HERKES MÜCADELENİN PARÇASI OLMALI
KESK olarak ‘emekten ve halktan yana bir bütçe istiyoruz’ şiarıyla çalışmalara başladıklarını hatırlatan Gönül Kural, başta işçiler, emekçiler olmak üzere toplumun en geniş kesimlerine ulaşmak istediklerinin vurgusunu yaptı. İstanbul ve Amed’de mitingler yapacaklarını da duyuran Şimşek, sözlerini şöyle noktaladı: “Bölge mitingleri ve diğer büyük illerde miting gibi kitlesel basın açıklamaları yapacağız. Bütçeye emekçilerin her gün bütçeden payının küçüldüğünü anlatacağız ve hangi sendikaya bağlı olursa olsun bütün emekçileri, işçileri bu mücadeleye davet edeceğiz. Aslında bu bütün halkın sorunu bütçe sorunu, onun için de aynı zamanda siyasi partileri ziyaret edeceğiz.
Emekli dernekleri, emek meslek örgütleri, halkı bu bütçeden etkilenen en geniş kesimi bu çalışmanın bir parçası yapmak için, bu mücadelenin bir parçası yapmak için herkese buradan da çağrı yapalım.
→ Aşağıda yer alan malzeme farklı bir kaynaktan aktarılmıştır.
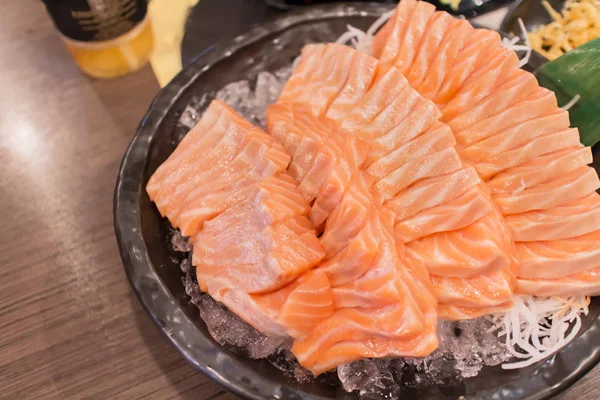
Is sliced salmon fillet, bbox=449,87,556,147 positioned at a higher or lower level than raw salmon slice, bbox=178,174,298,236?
higher

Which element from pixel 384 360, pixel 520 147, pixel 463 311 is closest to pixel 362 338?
pixel 384 360

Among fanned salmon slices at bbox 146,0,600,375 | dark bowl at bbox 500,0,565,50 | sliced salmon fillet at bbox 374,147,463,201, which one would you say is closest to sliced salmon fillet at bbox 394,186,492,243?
fanned salmon slices at bbox 146,0,600,375

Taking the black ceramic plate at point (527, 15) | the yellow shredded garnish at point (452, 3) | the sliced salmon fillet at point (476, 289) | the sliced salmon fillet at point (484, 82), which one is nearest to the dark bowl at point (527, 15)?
the black ceramic plate at point (527, 15)

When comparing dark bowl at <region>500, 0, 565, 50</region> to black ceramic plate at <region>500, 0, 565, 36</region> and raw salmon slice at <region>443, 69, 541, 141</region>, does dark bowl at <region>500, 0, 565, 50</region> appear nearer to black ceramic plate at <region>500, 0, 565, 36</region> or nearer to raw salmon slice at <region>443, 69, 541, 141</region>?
black ceramic plate at <region>500, 0, 565, 36</region>

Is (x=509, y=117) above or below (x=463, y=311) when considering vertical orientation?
above

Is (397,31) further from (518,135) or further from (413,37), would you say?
(518,135)

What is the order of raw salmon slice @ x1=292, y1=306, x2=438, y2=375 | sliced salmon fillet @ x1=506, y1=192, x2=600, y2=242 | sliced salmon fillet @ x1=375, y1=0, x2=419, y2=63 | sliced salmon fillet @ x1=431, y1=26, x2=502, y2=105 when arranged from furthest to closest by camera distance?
sliced salmon fillet @ x1=375, y1=0, x2=419, y2=63 < sliced salmon fillet @ x1=431, y1=26, x2=502, y2=105 < sliced salmon fillet @ x1=506, y1=192, x2=600, y2=242 < raw salmon slice @ x1=292, y1=306, x2=438, y2=375
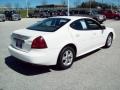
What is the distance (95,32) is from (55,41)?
2.32 metres

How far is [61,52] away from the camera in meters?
5.50

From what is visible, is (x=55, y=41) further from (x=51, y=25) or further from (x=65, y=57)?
(x=51, y=25)

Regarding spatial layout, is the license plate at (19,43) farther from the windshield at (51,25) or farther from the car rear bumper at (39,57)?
the windshield at (51,25)

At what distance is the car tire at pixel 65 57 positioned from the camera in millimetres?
5547

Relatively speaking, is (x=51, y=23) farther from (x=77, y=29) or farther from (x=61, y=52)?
(x=61, y=52)

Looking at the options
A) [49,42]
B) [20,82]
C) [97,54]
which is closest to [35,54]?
[49,42]

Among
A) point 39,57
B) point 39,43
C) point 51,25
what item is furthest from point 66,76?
point 51,25

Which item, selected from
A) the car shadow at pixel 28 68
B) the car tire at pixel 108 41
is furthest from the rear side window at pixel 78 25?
the car tire at pixel 108 41

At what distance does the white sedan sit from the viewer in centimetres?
511

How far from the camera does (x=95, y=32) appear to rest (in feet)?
23.2

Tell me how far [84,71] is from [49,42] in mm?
1363

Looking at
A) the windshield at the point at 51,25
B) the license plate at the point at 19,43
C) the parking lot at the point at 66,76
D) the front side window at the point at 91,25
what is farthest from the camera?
the front side window at the point at 91,25

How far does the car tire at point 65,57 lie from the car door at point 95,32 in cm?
125

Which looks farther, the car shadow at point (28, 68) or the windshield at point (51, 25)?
the windshield at point (51, 25)
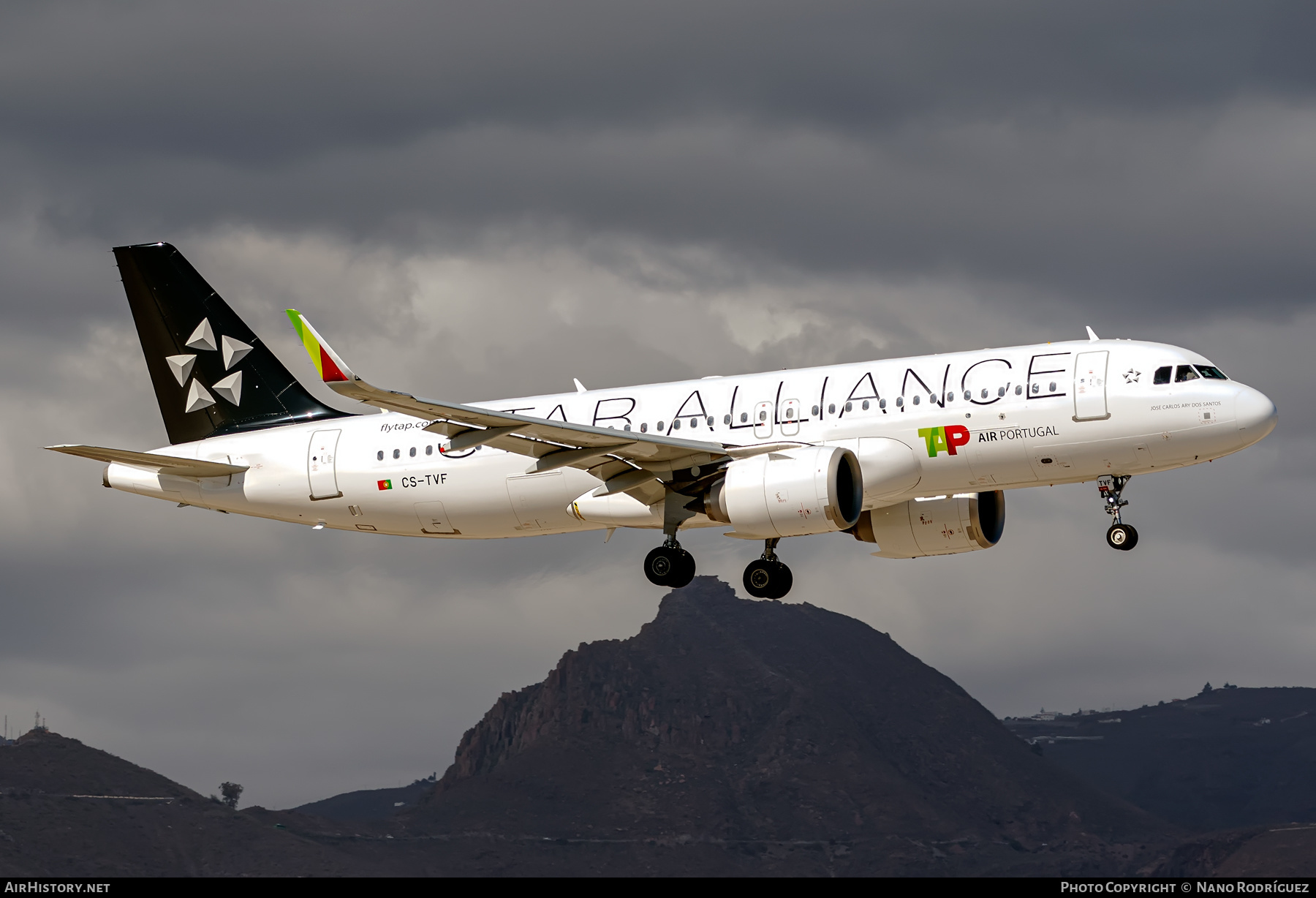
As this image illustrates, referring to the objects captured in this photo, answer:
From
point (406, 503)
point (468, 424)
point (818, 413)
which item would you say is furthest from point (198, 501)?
point (818, 413)

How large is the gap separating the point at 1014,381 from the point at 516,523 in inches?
644

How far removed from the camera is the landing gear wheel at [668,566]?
53094 millimetres

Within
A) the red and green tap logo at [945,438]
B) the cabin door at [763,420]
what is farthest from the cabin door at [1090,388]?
the cabin door at [763,420]

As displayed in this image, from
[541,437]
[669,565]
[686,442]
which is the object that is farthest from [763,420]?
[541,437]

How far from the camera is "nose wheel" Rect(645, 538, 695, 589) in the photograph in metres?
53.1

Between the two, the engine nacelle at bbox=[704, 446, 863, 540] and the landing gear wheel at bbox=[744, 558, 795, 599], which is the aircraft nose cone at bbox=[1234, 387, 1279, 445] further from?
the landing gear wheel at bbox=[744, 558, 795, 599]

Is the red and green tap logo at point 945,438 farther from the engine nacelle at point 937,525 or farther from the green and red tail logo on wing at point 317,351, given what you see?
the green and red tail logo on wing at point 317,351

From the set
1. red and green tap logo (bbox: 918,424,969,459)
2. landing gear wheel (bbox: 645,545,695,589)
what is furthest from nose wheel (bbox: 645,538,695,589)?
red and green tap logo (bbox: 918,424,969,459)

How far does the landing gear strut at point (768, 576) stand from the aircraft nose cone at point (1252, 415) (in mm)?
13940

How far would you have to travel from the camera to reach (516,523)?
182ft

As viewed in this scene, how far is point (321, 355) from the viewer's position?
45.0m

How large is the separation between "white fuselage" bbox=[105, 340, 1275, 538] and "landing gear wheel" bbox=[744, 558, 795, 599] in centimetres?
208

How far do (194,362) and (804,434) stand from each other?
2309 centimetres
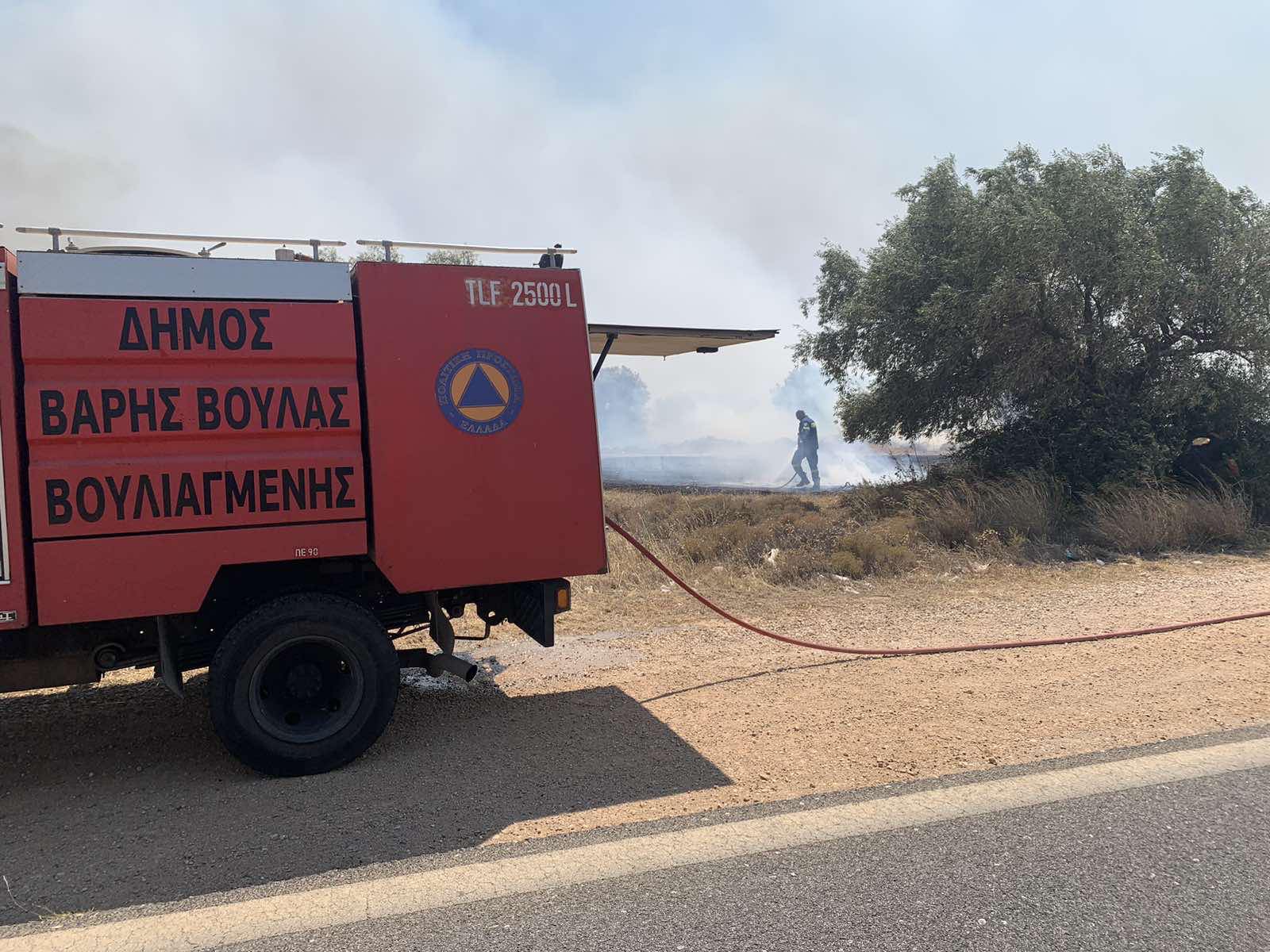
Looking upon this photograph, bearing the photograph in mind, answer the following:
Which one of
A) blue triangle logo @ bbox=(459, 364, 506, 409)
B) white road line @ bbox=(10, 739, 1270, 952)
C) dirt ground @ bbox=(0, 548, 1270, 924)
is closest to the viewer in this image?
white road line @ bbox=(10, 739, 1270, 952)

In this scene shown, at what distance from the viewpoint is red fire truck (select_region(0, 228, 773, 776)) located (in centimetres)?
436

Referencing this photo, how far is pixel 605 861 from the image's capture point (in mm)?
3662

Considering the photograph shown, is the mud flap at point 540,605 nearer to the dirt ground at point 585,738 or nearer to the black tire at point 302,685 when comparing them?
the dirt ground at point 585,738

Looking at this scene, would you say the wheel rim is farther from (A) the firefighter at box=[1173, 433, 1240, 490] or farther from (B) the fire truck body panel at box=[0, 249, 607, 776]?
(A) the firefighter at box=[1173, 433, 1240, 490]

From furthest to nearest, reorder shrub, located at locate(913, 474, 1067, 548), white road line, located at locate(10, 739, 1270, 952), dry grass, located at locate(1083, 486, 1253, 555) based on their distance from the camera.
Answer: shrub, located at locate(913, 474, 1067, 548), dry grass, located at locate(1083, 486, 1253, 555), white road line, located at locate(10, 739, 1270, 952)

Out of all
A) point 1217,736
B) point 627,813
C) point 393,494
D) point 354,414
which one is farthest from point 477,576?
point 1217,736

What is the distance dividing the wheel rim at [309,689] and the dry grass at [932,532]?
487 centimetres

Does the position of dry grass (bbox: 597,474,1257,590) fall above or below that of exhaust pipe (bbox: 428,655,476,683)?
above

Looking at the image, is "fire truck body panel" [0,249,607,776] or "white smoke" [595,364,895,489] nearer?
"fire truck body panel" [0,249,607,776]

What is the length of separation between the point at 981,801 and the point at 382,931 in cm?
267

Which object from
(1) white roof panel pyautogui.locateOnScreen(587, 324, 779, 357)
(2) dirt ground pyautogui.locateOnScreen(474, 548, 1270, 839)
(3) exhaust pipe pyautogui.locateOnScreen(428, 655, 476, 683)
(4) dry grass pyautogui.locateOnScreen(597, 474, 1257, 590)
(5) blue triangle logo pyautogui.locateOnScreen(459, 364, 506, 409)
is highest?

Biz ciddi anlamda bu bütçeye dair güçlü bir ses çıkartırsak, iktidarı ancak o şekilde geriletebiliriz. İşçiler, emekçiler, güçlü bir mücadele platform oluşturduğu zaman aslında sermaye kısmi olarak bazı alanlarda emekçilere kısmi iyileştirmeler yapmış ama bu mücadele biraz işçi, emekçi kesiminin mücadelesiyle ilgili bir şey. Bunu büyüterek biz de elimizden geldiğince örgütlü olduğumuz alanlarda ve en geniş kesimle bu mücadeleyi büyütmeye çalışacağız. Buradan bütün siyasi partilere emek meslek örgütlerine, işlere, emekçilere, gençlere, kadınlara, emeklere sesleniyoruz. Bütçeden payımızı istiyoruz. Bunun için de bu mücadelenin bir parçası olalım.”